This archive contains automatic *high-precision* alignments for 283,588 predicate pairs that occur in our previously published data set of comparable texts (Roth & Frank, 2012a). Each file in this archive provides a list of aligned predicates for a given pair of newswire sources in the English Gigaword Fifth Edition (Parker et al., 2011) -- e.g., "afp-apw.out" contains all predicate alignments between documents from "Agence France-Press" and "Associate Press Worldstream". Each alignment is specified in the following format:

[DOCID1],[SENTENCEID1],[TOKENID1],[WORDFORM] (tab) [DOCID2],[SENTENCEID2],[TOKENID2],[WORDFORM]

The document IDs refer to the original IDs as contained in Gigaword. Sentence and token IDs refer to automatically-generated annotation using Stanford CoreNLP [2]. We additionally provide the word form of each predicate for performing automatic sanity checks.
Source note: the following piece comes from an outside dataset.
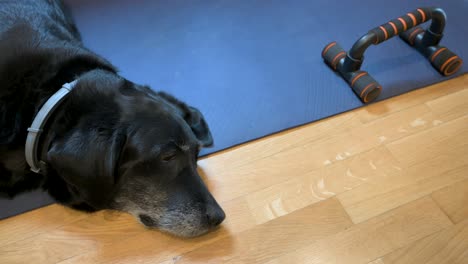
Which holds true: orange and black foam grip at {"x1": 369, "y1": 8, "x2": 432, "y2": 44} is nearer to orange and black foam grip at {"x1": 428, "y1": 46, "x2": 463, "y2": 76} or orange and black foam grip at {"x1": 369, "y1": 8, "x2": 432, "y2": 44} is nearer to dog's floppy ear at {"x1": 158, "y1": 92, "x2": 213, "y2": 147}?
orange and black foam grip at {"x1": 428, "y1": 46, "x2": 463, "y2": 76}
All alignments were automatically created using a modified version of our clustering approach, described in (Roth & Frank, 2012b): instead of tuning F1-score on the development set, we tuned F0.33, i.e., we weighted precision three times higher than recall. We additionally used some currently still unpublished similarity measures. On our previously published test set, this modified method achieved a precision of 86.2% at a recall of 29.1%.
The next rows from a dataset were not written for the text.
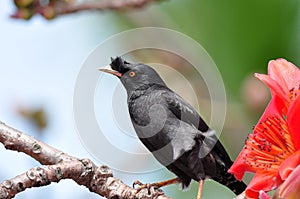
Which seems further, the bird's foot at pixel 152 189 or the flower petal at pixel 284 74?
the bird's foot at pixel 152 189

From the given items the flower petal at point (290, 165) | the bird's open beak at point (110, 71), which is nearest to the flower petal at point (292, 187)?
the flower petal at point (290, 165)

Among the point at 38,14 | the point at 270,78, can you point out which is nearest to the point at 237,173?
the point at 270,78

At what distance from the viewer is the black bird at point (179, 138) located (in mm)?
3057

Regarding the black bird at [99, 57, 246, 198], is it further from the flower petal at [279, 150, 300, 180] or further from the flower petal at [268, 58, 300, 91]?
the flower petal at [279, 150, 300, 180]

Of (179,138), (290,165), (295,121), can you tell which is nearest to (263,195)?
(290,165)

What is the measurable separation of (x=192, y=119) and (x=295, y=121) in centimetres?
131

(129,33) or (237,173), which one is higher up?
(237,173)

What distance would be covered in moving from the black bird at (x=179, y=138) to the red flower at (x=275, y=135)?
90cm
If you want to use the predicate alignments for your own work, please cite Roth & Frank (2012a). In case of questions, please do not hesitate to get in touch with the first author at mroth@cl.uni-heidelberg.de

--
Robert Parker, David Graff, Junbo Kong, Ke Chen and Kazuaki Maeda (2011). English Gigaword Fifth Edition. Linguistic Data Consortium, Philadelphia.

Michael Roth and Anette Frank (2012a). Aligning predicate argument structures in monolingual comparable texts: A new corpus for a new task. Proceedings of the First Joint Conference on Lexical and Computational Semantics (*SEM), Montreal, Canada.

Michael Roth and Anette Frank (2012b). Aligning predicates across monolingual comparable texts using graph-based clustering. Proceedings of the 2012 Conference on Empirical Methods in Natural Language Processign (EMNLP), Jeju, Republic of Korea.